New Senate bill requires agencies to brush up diversity and inclusion plans

A new bill from Sen. Bob Menendez (D-N.J.) would require agencies to update and maintain their diversity plans -- and develop new practices for recruiting and r...

A New Jersey senator is urging federal agencies to focus more intently on improving the diversity of their workforces.

Sen. Bob Menendez (D-N.J.) introduced the Federal Jobs Act on Thursday, which charges agencies with identifying and removing barriers for employment and improving hiring, promotion and training opportunities for federal employees of diverse backgrounds.

Sens. Bernie Sanders (I-Vt.) and Dianne Feinstein (D-Calif.) are co-sponsors.

The bill builds off an executive order from President Barack Obama, who in 2011 called for four-year governmentwide and agency plans on diversity and inclusion through an executive order.

Like that order, the bill requires the Office of Personnel Management, Office of Management and Budget and Equal Employment Opportunity Commission, as well as the members of the President’s Management Council, to craft a new strategic plan on diversity and inclusion in the federal workforce.

The plan should identify “comprehensive strategies for agencies to identify and remove barriers to
equal employment opportunity in employment practices,” the legislation reads. Plans should be updated at least once every four years.

OPM published a governmentwide diversity and inclusion plan back in 2016. No similar governmentwide diversity and inclusion plans have published since.

“Diversity and workplace inclusion is much more than a vision statement, especially when it comes to federal agencies,” Menendez said. “Our Federal Jobs Act strives to make a government by the people and for the people, look more like the people it represents. Increasing diversity in the workplace also creates a culture of inclusion that is reflected in the policies and programs advanced by the federal agencies, giving visibility and a voice to communities that are often left behind.”

In addition, Menendez’s bill mandates individual agencies to publicly submit their own diversity and inclusion plans, which should describe demographic data, as well as employee participation in professional development programs and agency outreach efforts.

Agency heads must work to “achieve a workforce from all segments of society” and “avoid discrimination for or against any employee or applicant on the basis of race, color, religion, sex (including pregnancy or gender identity), national origin, age, disability, sexual orientation, veteran status, or any other prohibited basis,” the legislation reads.

Agencies should conduct exit interviews with departing federal workers, the legislation said, so that organizations can better understand whether employees from diverse backgrounds are leaving at different rates compared to their colleagues.

Beyond the reporting mandates on agencies, federal prime contractors would have to submit their spending estimates on economically and socially disadvantaged subcontractors.

Organizations within the legislative and judicial branches should, if possible, develop and submit their own diversity and inclusion plans, the bill said.
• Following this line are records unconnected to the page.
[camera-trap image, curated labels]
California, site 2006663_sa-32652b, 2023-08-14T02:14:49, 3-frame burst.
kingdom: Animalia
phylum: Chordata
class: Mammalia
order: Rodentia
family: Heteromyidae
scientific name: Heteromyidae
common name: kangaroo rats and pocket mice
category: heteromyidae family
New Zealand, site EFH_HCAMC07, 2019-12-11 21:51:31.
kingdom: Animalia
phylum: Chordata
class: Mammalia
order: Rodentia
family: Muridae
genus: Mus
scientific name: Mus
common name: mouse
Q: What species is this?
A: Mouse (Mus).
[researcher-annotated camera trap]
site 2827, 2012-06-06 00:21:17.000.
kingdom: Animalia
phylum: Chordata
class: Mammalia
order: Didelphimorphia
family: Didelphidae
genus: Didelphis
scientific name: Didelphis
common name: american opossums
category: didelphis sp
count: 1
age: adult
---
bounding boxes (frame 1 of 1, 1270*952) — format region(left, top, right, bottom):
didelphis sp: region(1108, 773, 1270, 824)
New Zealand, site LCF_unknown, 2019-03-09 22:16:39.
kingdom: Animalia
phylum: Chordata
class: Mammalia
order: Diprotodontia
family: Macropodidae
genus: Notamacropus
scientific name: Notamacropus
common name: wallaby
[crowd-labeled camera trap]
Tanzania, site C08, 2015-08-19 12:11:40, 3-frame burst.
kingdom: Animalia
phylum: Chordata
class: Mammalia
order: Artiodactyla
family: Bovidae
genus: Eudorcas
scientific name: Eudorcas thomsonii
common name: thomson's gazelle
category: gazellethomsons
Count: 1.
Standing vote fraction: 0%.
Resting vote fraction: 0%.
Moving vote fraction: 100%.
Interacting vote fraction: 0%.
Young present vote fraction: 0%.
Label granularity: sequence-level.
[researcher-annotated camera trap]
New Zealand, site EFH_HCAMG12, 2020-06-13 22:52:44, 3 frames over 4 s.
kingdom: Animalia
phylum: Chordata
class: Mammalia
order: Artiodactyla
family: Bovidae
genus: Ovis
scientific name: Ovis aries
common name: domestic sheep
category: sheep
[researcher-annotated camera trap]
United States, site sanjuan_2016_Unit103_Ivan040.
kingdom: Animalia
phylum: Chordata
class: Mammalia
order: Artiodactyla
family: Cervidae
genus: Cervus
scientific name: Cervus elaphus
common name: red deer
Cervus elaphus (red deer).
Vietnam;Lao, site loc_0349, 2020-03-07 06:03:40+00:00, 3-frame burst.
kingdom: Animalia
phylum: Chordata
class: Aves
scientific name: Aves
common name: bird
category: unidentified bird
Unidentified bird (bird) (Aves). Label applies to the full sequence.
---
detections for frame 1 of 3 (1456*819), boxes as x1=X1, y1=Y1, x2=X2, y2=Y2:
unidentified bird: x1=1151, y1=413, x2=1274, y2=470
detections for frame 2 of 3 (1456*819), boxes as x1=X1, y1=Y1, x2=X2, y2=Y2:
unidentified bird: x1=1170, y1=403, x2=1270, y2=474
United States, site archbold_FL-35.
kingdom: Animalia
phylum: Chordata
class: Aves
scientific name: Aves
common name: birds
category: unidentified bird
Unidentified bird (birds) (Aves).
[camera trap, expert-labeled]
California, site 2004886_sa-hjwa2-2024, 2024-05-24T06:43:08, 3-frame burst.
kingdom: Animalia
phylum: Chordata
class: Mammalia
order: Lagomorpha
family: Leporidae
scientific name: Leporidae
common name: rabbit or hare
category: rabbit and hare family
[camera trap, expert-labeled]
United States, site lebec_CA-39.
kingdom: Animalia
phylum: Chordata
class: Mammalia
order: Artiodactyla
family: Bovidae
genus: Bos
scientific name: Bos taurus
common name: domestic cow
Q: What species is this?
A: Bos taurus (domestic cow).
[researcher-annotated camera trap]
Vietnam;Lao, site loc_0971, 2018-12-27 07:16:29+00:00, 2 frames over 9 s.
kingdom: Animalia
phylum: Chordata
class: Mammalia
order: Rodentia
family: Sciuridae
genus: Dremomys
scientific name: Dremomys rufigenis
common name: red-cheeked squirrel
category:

Many agencies already have and maintain such plans, but the federal government overall has struggled to improve the diversity within its top leadership corps.

According to OPM data, minority representation in the Senior Executive Service decreased slightly in fiscal 2017 from the previous year. Executives from diverse backgrounds made up 21.2% of the SES in 2016, compared to 20.7% in 2017.

The Senior Executive Service is overwhelmingly — roughly 79% — white.

In contrast, Black employees made up 10.4% of the Senior Executive Service in 2017, compared to nearly 19% of the general federal workforce.

Hispanics made up 4.6% of the SES and 8.9% of the entire federal workforce, according to an OPM report on the Federal Equal Opportunity Recruitment Program from 2019.

The Hispanic Council on Federal Employment has expressed its frustration with the incremental improvements in hiring in recent years, despite previous efforts to more dramatically expand opportunities in government.

The council used to meet a few times a year, but public meetings have stopped within the last year or so.